Why does Poddle not include element or value X from the feed?

Poddle follows the PSP-1 standard, which specifies the required and recommended elements for a podcast feed. If an element or value is not part of the standard, it is not included in Poddle. However, you can still access any element or value using the xmlReader property as described above.

How come pubDate is not a required element for episodes?

The PSP-1 standard does not require pubDate for episodes, but it is a recommended element. As a result, pubDate is available as part of the episode's metadata as a nullable \DateTime object. It’s up to you to determine if the value always presents and design your system accordingly.

Why is the episode's GUID an object instead of a string?
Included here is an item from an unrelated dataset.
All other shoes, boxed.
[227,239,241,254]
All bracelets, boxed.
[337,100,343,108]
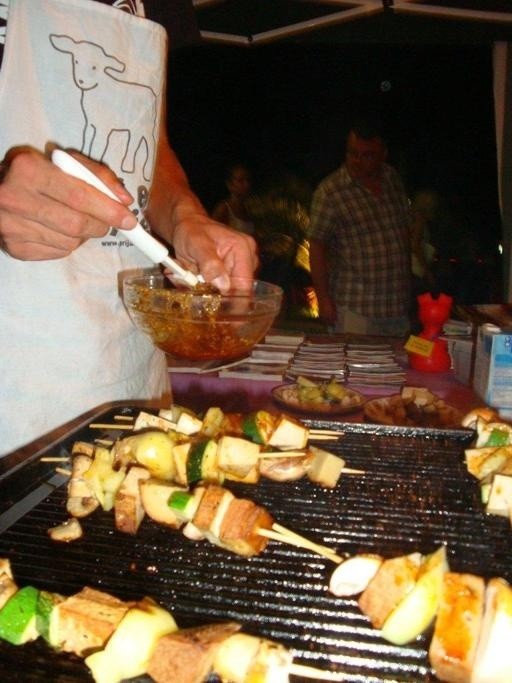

Per PSP-1 standard, an item’s <guid> element indeed contains a globally unique string value, but it can also have an attribute isPermaLink that indicates whether the GUID is a permalink. As such, the item GUID in Poddle is represented as an object with two public properties: value (string) and isPermaLink (bool). The object, however, implements the __toString method, so you can cast it to a string for convenience.

Where is an episode’s media URL?

The media URL for an episode is available as part of the episode's enclosure property.

Why are the episodes returned as an EpisodeCollection extends LazyCollection object? What’s a lazy collection anyway?

The LazyCollection class leverages PHP's generators to allow you to work with very large datasets while keeping memory usage low. Since a podcast feed can potentially contain a large number of episodes, returning a LazyCollection allows you to iterate over the episodes without loading them all into memory at once, speeding up the process and reducing memory consumption.

Can you support feature X/Y/Z?

Poddle aims to be a lightweight and efficient podcast feed parser that follows the PSP-1 standard, not a full-blown RSS/Atom parser. That said, if you have a feature request or suggestion, feel free to open an issue. Better yet, you can fork the repository, implement the feature yourself, and submit a pull request.